Chinese police shot dead eight people during a “terrorist attack” in the western region of Xinjiang on Monday, the government said, raising the death toll from violent clashes there to at least 35 since November.
The attack happened in Yarkand county close to the old Silk Road city of Kashgar in Xinjiang’s south, the regional government said in a statement on its news website (www.ts.cn).
“At around 6:30am, nine thugs carrying knives attacked a police station in Kashgar’s Yarkand county, throwing explosive devices and setting police cars on fire,” it said.
“The police took decisive measures, shooting dead eight and capturing one,” it added, labelling the incident a “violent terrorist attack” which was being investigated.

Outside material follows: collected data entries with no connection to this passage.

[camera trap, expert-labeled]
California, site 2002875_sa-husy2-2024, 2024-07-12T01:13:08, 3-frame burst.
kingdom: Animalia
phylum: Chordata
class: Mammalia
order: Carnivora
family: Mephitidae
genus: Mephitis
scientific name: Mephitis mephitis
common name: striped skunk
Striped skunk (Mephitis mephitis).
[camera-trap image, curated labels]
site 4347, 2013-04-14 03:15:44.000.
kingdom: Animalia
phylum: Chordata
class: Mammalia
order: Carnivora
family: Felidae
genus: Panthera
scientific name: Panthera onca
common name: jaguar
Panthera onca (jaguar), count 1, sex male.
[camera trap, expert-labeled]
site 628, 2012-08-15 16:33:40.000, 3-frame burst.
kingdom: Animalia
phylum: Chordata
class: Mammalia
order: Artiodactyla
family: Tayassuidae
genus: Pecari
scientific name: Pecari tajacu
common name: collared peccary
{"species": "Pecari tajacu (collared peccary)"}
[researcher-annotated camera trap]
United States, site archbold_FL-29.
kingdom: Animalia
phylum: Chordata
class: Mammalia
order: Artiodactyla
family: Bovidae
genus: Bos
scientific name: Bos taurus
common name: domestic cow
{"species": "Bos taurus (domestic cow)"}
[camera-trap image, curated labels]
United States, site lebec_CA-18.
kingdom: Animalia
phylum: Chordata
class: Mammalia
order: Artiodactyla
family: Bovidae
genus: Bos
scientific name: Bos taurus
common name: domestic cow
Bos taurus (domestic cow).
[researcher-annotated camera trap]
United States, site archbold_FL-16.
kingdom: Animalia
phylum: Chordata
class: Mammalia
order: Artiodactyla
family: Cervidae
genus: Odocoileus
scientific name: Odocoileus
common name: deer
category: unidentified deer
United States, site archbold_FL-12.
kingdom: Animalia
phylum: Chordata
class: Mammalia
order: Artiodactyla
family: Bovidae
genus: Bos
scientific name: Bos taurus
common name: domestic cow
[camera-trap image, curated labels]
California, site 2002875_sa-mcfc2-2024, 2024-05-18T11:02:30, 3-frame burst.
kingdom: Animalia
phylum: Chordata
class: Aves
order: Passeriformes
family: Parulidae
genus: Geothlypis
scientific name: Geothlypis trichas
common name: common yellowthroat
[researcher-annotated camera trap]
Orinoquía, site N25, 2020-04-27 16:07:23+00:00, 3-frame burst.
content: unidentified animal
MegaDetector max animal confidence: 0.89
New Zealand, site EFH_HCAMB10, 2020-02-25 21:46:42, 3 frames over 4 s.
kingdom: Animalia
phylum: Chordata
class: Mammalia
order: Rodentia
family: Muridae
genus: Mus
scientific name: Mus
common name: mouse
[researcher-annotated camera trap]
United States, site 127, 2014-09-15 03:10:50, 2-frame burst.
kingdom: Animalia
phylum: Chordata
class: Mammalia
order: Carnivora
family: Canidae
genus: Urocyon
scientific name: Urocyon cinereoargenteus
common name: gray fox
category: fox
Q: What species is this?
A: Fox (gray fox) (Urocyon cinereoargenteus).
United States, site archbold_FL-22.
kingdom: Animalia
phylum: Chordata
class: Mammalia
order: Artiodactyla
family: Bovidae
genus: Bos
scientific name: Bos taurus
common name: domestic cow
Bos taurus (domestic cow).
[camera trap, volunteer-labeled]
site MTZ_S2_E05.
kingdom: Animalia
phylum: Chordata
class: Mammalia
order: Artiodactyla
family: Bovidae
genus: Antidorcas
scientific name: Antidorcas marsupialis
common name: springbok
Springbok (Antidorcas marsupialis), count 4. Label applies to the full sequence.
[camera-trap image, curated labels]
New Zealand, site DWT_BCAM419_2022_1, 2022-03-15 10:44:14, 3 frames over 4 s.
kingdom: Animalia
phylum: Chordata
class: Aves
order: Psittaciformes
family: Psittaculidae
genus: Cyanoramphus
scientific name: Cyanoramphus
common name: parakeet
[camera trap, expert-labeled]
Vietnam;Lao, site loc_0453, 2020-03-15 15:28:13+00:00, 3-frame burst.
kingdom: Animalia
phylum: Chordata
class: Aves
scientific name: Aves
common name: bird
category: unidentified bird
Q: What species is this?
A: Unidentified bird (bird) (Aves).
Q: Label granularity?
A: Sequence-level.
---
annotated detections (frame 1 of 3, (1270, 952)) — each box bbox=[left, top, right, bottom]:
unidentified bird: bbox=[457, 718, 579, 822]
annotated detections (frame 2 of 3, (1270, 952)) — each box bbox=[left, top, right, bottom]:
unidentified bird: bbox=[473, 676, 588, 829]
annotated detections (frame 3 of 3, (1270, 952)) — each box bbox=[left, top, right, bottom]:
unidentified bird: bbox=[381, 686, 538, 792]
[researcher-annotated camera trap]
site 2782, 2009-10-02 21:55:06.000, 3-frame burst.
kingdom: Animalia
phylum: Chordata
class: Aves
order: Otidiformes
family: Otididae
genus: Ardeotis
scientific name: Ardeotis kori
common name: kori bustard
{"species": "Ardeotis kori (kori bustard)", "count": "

Xinjiang is home to a Turkic-speaking, Muslim people known as Uighurs, some of whom resent what they see as oppressive treatment by the government.
At least 91 people, including several police officers, have been killed in violence in Xinjiang since April, according to state media reports.
This month, police shot and killed 14 people during a riot near Kashgar in which two policemen were also killed.
In a similar outburst of violence, at least nine civilians and two policemen were killed when a group of people armed with axes and knives attacked a police station, also near Kashgar, last month, state media has said.
China has previously blamed some of the violence in Xinjiang on Islamist militants plotting holy war.